Output a verbatim copy of the data, cut off after the line that contains "Exemple de thread".

Segment Start: Data extracts

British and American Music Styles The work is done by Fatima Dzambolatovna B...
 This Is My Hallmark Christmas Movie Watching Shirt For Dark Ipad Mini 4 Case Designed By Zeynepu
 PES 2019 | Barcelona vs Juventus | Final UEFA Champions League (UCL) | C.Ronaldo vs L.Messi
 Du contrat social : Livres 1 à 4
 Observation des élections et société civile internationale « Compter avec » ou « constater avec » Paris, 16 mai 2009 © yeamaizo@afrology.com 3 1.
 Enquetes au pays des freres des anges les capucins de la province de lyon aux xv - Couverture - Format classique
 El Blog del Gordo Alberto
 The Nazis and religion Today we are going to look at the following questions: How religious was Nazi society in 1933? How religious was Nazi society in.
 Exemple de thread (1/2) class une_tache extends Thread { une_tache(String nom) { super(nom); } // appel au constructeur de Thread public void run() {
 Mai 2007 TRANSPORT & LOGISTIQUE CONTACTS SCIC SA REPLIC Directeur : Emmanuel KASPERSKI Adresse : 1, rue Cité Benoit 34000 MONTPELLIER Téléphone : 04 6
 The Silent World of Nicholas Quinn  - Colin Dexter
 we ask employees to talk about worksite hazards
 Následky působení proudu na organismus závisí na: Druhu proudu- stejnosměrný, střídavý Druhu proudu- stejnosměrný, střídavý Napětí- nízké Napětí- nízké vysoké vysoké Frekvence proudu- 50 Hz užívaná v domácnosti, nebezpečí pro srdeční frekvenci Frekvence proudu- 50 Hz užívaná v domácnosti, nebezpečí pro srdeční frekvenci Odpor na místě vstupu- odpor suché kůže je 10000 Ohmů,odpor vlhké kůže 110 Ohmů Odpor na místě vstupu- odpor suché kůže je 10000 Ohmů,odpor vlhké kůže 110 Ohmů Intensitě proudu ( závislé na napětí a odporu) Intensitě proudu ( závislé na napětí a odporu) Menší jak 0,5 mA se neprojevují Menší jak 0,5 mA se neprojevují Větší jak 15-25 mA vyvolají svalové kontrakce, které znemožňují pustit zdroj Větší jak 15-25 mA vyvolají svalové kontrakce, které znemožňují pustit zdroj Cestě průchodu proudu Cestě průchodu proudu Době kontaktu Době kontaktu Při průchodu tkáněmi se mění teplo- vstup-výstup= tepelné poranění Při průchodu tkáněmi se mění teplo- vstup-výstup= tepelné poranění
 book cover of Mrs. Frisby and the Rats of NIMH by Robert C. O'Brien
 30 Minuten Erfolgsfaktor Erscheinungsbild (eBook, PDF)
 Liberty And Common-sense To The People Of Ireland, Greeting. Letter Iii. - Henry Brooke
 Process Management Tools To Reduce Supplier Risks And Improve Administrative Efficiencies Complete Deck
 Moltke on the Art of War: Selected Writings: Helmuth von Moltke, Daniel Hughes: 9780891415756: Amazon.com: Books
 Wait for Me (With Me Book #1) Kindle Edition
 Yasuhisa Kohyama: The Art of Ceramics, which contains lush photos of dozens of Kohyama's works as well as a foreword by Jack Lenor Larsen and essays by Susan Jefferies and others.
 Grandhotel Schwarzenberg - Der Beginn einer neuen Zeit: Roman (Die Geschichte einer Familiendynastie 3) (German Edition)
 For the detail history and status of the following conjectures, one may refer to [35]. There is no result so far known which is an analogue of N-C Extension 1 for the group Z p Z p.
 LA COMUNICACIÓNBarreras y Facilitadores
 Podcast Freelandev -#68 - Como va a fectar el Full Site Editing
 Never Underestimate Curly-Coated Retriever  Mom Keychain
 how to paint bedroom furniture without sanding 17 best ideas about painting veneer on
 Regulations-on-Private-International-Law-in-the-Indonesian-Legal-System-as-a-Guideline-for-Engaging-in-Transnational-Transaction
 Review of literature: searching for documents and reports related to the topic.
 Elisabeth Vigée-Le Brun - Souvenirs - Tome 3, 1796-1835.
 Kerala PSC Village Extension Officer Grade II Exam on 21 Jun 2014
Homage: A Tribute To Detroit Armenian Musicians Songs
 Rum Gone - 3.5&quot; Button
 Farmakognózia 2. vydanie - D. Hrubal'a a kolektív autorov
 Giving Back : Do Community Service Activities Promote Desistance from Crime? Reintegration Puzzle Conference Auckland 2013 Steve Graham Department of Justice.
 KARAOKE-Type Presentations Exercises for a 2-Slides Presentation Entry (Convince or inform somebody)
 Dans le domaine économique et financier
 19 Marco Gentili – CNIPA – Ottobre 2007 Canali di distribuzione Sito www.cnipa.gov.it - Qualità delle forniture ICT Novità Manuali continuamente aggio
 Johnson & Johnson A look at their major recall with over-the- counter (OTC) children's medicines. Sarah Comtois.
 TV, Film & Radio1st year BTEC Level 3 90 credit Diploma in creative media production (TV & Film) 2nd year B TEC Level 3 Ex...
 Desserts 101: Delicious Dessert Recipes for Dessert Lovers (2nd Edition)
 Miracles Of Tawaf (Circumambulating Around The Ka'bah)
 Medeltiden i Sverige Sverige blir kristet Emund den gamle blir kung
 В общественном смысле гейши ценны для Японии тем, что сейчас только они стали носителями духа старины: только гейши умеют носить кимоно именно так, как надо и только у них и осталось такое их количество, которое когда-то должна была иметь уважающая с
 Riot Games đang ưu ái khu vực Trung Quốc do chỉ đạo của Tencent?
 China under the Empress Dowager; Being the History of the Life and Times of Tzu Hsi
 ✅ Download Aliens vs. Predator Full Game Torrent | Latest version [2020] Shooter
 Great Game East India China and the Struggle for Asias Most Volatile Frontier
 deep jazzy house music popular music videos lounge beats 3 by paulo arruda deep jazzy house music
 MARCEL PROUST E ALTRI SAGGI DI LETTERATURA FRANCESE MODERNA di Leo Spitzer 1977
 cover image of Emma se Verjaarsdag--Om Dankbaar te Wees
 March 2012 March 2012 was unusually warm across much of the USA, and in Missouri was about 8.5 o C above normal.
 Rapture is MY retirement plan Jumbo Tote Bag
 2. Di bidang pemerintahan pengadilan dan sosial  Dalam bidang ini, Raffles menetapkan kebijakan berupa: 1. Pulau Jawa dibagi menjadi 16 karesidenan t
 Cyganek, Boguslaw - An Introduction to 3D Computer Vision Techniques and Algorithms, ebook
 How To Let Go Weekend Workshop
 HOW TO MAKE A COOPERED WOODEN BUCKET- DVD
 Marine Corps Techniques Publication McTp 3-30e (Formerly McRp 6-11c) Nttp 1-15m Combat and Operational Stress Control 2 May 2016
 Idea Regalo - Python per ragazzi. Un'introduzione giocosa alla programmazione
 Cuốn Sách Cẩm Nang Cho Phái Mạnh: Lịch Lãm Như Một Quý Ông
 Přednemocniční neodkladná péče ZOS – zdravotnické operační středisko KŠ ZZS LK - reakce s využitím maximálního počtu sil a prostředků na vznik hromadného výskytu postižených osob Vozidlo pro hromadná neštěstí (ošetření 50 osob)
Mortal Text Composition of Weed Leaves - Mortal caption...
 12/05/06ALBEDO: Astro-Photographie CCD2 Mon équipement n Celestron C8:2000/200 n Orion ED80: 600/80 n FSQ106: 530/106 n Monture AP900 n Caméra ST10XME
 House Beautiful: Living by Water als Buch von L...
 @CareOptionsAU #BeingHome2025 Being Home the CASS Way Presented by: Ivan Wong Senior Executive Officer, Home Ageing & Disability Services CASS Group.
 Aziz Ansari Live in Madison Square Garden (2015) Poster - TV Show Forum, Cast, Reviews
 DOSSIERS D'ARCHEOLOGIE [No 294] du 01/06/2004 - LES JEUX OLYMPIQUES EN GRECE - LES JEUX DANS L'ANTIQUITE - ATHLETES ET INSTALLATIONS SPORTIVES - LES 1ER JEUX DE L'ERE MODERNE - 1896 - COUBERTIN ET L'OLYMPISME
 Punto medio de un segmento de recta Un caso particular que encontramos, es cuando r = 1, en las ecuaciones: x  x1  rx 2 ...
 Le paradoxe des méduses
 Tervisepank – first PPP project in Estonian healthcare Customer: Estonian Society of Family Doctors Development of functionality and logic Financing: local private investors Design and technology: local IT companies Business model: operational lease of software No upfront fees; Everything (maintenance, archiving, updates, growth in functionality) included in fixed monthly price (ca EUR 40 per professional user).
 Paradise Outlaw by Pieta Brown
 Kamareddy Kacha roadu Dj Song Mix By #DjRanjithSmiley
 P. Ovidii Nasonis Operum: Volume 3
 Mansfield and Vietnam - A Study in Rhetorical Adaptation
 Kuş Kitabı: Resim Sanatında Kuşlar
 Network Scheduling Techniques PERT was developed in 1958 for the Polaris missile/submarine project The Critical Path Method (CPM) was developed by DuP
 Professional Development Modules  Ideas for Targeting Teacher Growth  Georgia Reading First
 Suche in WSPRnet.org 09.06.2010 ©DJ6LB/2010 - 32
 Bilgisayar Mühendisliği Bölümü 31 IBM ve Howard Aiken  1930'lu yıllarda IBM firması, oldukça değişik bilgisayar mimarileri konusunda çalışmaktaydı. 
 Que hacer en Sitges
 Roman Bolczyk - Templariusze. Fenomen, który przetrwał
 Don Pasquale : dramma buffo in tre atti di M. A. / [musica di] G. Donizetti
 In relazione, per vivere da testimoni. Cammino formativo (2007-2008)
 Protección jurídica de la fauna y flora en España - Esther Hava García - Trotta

Segment End: Data extracts

Written solution:
British and American Music Styles The work is done by Fatima Dzambolatovna B...
 This Is My Hallmark Christmas Movie Watching Shirt For Dark Ipad Mini 4 Case Designed By Zeynepu
 PES 2019 | Barcelona vs Juventus | Final UEFA Champions League (UCL) | C.Ronaldo vs L.Messi
 Du contrat social : Livres 1 à 4
 Observation des élections et société civile internationale « Compter avec » ou « constater avec » Paris, 16 mai 2009 © yeamaizo@afrology.com 3 1.
 Enquetes au pays des freres des anges les capucins de la province de lyon aux xv - Couverture - Format classique
 El Blog del Gordo Alberto
 The Nazis and religion Today we are going to look at the following questions: How religious was Nazi society in 1933? How religious was Nazi society in.
 Exemple de thread (1/2) class une_tache extends Thread { une_tache(String nom) { super(nom); } // appel au constructeur de Thread public void run() {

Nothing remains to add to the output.